Pennsylvania Record

Friday, November 15, 2019

Bus driver loses post-Janus union dues case

Schools

By Charmaine Little | Oct 10, 2019

Bus pix

PHILADELPHIA - A bus driver’s lawsuit against Wallingford-Swarthmore School District, its superintendent and human resources director, which stemmed from the revocation of his union membership, has been dismissed.

On Sept. 23, Judge Cynthia M. Rufe of the U.S. District Court for the Eastern District of Pennsylvania granted the defendants' motion to dismiss Michael A. Mayer’s lawsuit. Mayer, who was a member of the International Brotherhood of Teamsters union, filed the lawsuit after the U.S. Supreme Court ruled that unions are not allowed to deduct or collect dues from an employee without their assenting permission. 

After the union told Mayer his membership couldn’t be revoked, he filed the suit stating that the defendants violated the Pennsylvania Public Employees Relations Act (PERA) and the Pennsylvania Public Employee Fair Share Fee Law (PEFSFL). But the union ended up reimbursing Mayer for the amounts paid after he asked to end his membership.

“As plaintiff is not now a member of the union, there is no basis for deduction of dues pursuant to PERA unless he freely rejoins the union, in which case the deductions would be authorized," the court said. 

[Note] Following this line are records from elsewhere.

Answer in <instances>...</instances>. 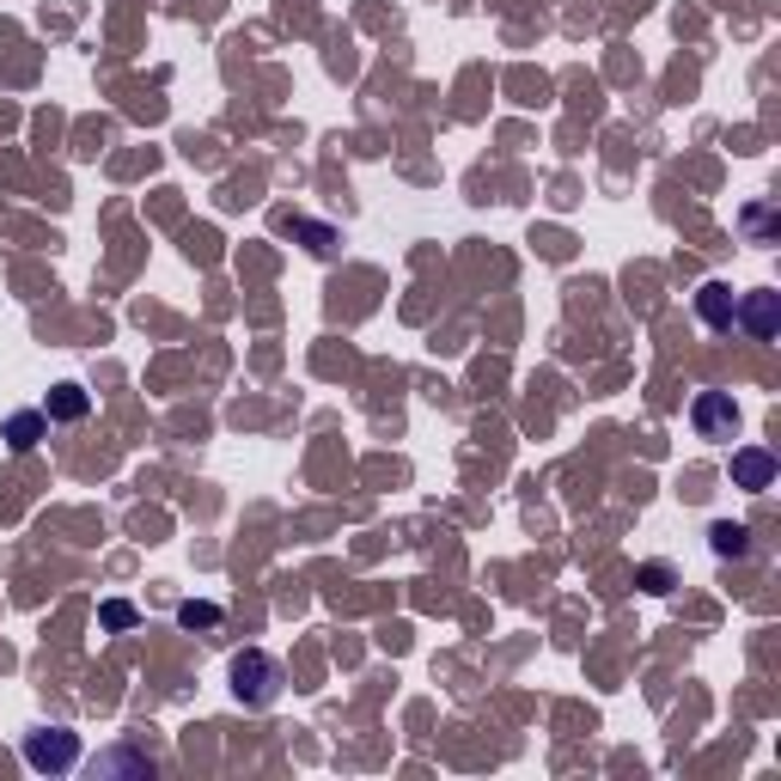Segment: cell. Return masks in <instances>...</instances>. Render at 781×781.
Instances as JSON below:
<instances>
[{
  "instance_id": "1",
  "label": "cell",
  "mask_w": 781,
  "mask_h": 781,
  "mask_svg": "<svg viewBox=\"0 0 781 781\" xmlns=\"http://www.w3.org/2000/svg\"><path fill=\"white\" fill-rule=\"evenodd\" d=\"M233 696L250 708H269L275 696H282V666L269 654H238L233 659Z\"/></svg>"
},
{
  "instance_id": "2",
  "label": "cell",
  "mask_w": 781,
  "mask_h": 781,
  "mask_svg": "<svg viewBox=\"0 0 781 781\" xmlns=\"http://www.w3.org/2000/svg\"><path fill=\"white\" fill-rule=\"evenodd\" d=\"M690 422H696L703 439H733L739 434V404L727 397V390H703V397L690 404Z\"/></svg>"
},
{
  "instance_id": "3",
  "label": "cell",
  "mask_w": 781,
  "mask_h": 781,
  "mask_svg": "<svg viewBox=\"0 0 781 781\" xmlns=\"http://www.w3.org/2000/svg\"><path fill=\"white\" fill-rule=\"evenodd\" d=\"M25 764H32V769H74L79 764V739L62 733V727L32 733V739H25Z\"/></svg>"
},
{
  "instance_id": "4",
  "label": "cell",
  "mask_w": 781,
  "mask_h": 781,
  "mask_svg": "<svg viewBox=\"0 0 781 781\" xmlns=\"http://www.w3.org/2000/svg\"><path fill=\"white\" fill-rule=\"evenodd\" d=\"M776 318H781V294L757 287V294H745V306L733 312V324H745L757 343H769V336H776Z\"/></svg>"
},
{
  "instance_id": "5",
  "label": "cell",
  "mask_w": 781,
  "mask_h": 781,
  "mask_svg": "<svg viewBox=\"0 0 781 781\" xmlns=\"http://www.w3.org/2000/svg\"><path fill=\"white\" fill-rule=\"evenodd\" d=\"M733 483L751 488V495H764V488L776 483V458H769L764 446H739L733 453Z\"/></svg>"
},
{
  "instance_id": "6",
  "label": "cell",
  "mask_w": 781,
  "mask_h": 781,
  "mask_svg": "<svg viewBox=\"0 0 781 781\" xmlns=\"http://www.w3.org/2000/svg\"><path fill=\"white\" fill-rule=\"evenodd\" d=\"M696 312H703L708 330H733V312H739V299L727 282H708L703 294H696Z\"/></svg>"
},
{
  "instance_id": "7",
  "label": "cell",
  "mask_w": 781,
  "mask_h": 781,
  "mask_svg": "<svg viewBox=\"0 0 781 781\" xmlns=\"http://www.w3.org/2000/svg\"><path fill=\"white\" fill-rule=\"evenodd\" d=\"M44 434H49V416H44V409H18L13 422H7V446H13V453H32Z\"/></svg>"
},
{
  "instance_id": "8",
  "label": "cell",
  "mask_w": 781,
  "mask_h": 781,
  "mask_svg": "<svg viewBox=\"0 0 781 781\" xmlns=\"http://www.w3.org/2000/svg\"><path fill=\"white\" fill-rule=\"evenodd\" d=\"M86 409H92V397H86L79 385H55V390H49V404H44V416H49V422H79Z\"/></svg>"
},
{
  "instance_id": "9",
  "label": "cell",
  "mask_w": 781,
  "mask_h": 781,
  "mask_svg": "<svg viewBox=\"0 0 781 781\" xmlns=\"http://www.w3.org/2000/svg\"><path fill=\"white\" fill-rule=\"evenodd\" d=\"M708 544H715V556H751V532L745 525H727V519L708 532Z\"/></svg>"
},
{
  "instance_id": "10",
  "label": "cell",
  "mask_w": 781,
  "mask_h": 781,
  "mask_svg": "<svg viewBox=\"0 0 781 781\" xmlns=\"http://www.w3.org/2000/svg\"><path fill=\"white\" fill-rule=\"evenodd\" d=\"M98 769H123V776H153V757H135V751H110V757H98Z\"/></svg>"
},
{
  "instance_id": "11",
  "label": "cell",
  "mask_w": 781,
  "mask_h": 781,
  "mask_svg": "<svg viewBox=\"0 0 781 781\" xmlns=\"http://www.w3.org/2000/svg\"><path fill=\"white\" fill-rule=\"evenodd\" d=\"M177 623H184V629H214L220 623V605H184V610H177Z\"/></svg>"
},
{
  "instance_id": "12",
  "label": "cell",
  "mask_w": 781,
  "mask_h": 781,
  "mask_svg": "<svg viewBox=\"0 0 781 781\" xmlns=\"http://www.w3.org/2000/svg\"><path fill=\"white\" fill-rule=\"evenodd\" d=\"M98 617H104V629H135V605H128V598H110Z\"/></svg>"
},
{
  "instance_id": "13",
  "label": "cell",
  "mask_w": 781,
  "mask_h": 781,
  "mask_svg": "<svg viewBox=\"0 0 781 781\" xmlns=\"http://www.w3.org/2000/svg\"><path fill=\"white\" fill-rule=\"evenodd\" d=\"M641 586H647V593H672V568L647 562V568H641Z\"/></svg>"
}]
</instances>
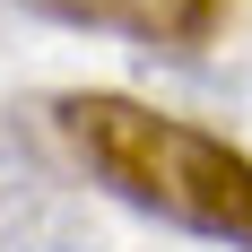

"There is also no reasonable likelihood that the district would collect payments under the PEFSFL in a manner contrary to the Supreme Court’s decision and the collective bargaining agreement itself bars any deductions that are ‘prohibited by applicable law.’”

The court also said that Mayer is not owed attorneys' fees.

Considering Mayer’s position as a bus driver, Pennsylvania law perceived him as a public employee. Because of this, he was a member of the union, a collective bargaining agent for the school district’s bus company. 

Mayer joined the union in 2011. Things changed seven years later when the Supreme Court determined in Janus v. AFSCME that “no form of payment to a union can be deducted or collected from an employee without the employee’s affirmative consent,” according to the lawsuit. 

After the Supreme Court’s decision, Mayer asked the union to put a halt to deducting dues and related fees from his wages on July 20, 2018. But the union told him he couldn’t stop his membership until Dec. 12, 2018, thanks to the terms of his dues authorization card. 

Mayer responded with the lawsuit, stating that the continuous collection of dues violated the PERA, the PEFSFL and the collective bargaining agreement, as well as his rights via the First and Fourteenth amendments. The union subsequently told the district to stop taking the fees from Mayer’s check on Oct. 1, 2018, and paid Mayer back for August and September. 

The school district also issued $1.00 to Mayer on Nov. 29, 2018, as a form of interest on the reimbursed payments.

It was also noted that state Attorney General Josh Shapiro intervened as the lawsuit questions if certain Pennsylvania regulations are constitutional.